Jay Franze:Well, hello, hello, hello and welcome to the show. I am Jay Franze and this is your Backstage Pass to the Music Industry. This week we get to talk with a singer, a songwriter and a recording artist. We get to talk with Danni Stefanetti. We'll talk to her about her latest single, rock and Roll in my Soul, her relationship and production process with Jeff Panzer, and we'll discuss what she may have done differently if she had recorded this song with a band. Now, danni, she's been on the show a couple times in the past and I can't wait to catch up with her tonight. So if you would like to join in, comment or fire off any questions, please head over to jayfranze. com. Now let's get started. So why don't we just jump in? You have a new single out Rock and Roll in my Soul.
Jay Franze:I do, let's go here and hear the backstory. How did this come about?
Danni Stefanetti:So I got back from Nashville, it was like March 2023. And this is before I was producing my record and learning how to engineer a mix and record from my home studio, even like building that. Before I was a teenager, I was doing eight-track and four-track recordings analog and backing, singing with myself as a guitar.
Jay Franze:This was in Australia.
Danni Stefanetti:Yeah, this was in Australia and this was when I was in primary school and high school. But then when I came out to America, it was like 2023, and I just got back from Nashville and I said to my manager, what are we going to do now? And he said you should do a rock record. And I said, oh, I haven't done that since I was 17, when I was in school, and those times, you know, I looked out the electric guitar and I was coming out of that folk balladeer era that I was in, you know, and it really got me out of my shell and I'm, you know, I was coming out of that folk balladeer era that I was in you know, and it really got me out of my shell and I went back to that and rock and roll in my soul was one of the last songs that I wrote.
Danni Stefanetti:Over two, two afternoons I wrote six songs each day, prolifically. I just pressed voice memo and the songs just wrote themselves literally like like the melody, the chords and everything. It was like a download that just came out and then that was one of them, but it wasn't like my favourite or anything out of all of the 12. But I played it for my co-producer and he said he's worked with Stevie Wonder and a lot of Motown artists and he said that would sound great with horns like brass. I said, wow, I've never done that Interesting. And he said that would sound great with horns like brass.
┄┄┄┄┄┄┄┄┄┄
_Exercise aim_
Please repeat the part of the interview starting at "Jay Franze:Well, hello, hello, hello" and ending at "this come about?", word for word.

_Source material_
┄┄┄┄┄┄┄┄┄┄
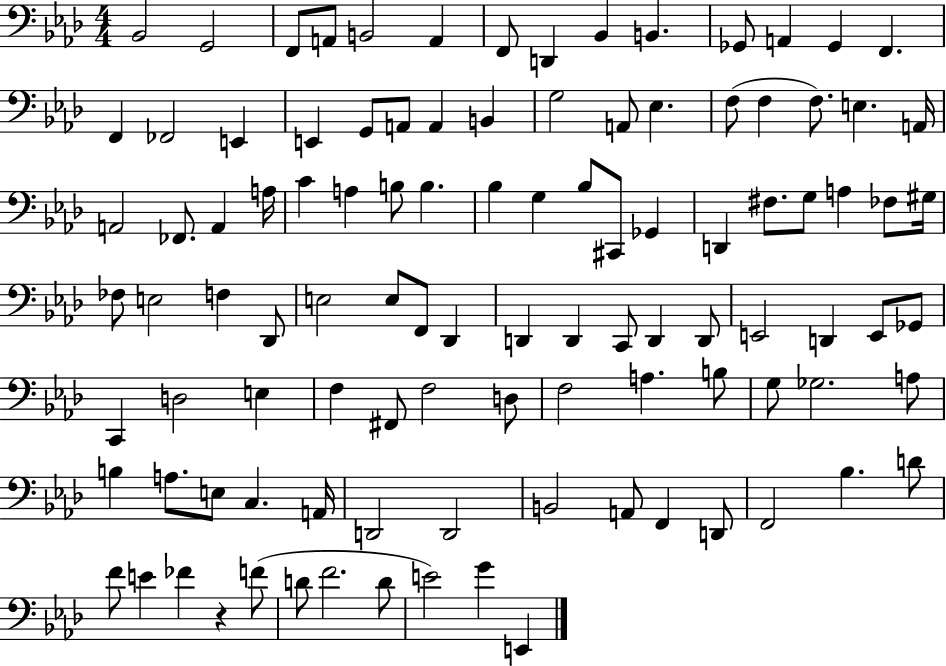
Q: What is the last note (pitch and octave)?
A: E2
┄┄┄┄┄┄┄┄┄┄
_Solution to the exercise_
Jay Franze:Well, hello, hello, hello and welcome to the show. I am Jay Franze and this is your Backstage Pass to the Music Industry. This week we get to talk with a singer, a songwriter and a recording artist. We get to talk with Danni Stefanetti. We'll talk to her about her latest single, rock and Roll in my Soul, her relationship and production process with Jeff Panzer, and we'll discuss what she may have done differently if she had recorded this song with a band. Now, danni, she's been on the show a couple times in the past and I can't wait to catch up with her tonight. So if you would like to join in, comment or fire off any questions, please head over to jayfranze. com. Now let's get started. So why don't we just jump in? You have a new single out Rock and Roll in my Soul.
Jay Franze:I do, let's go here and hear the backstory. How did this come about?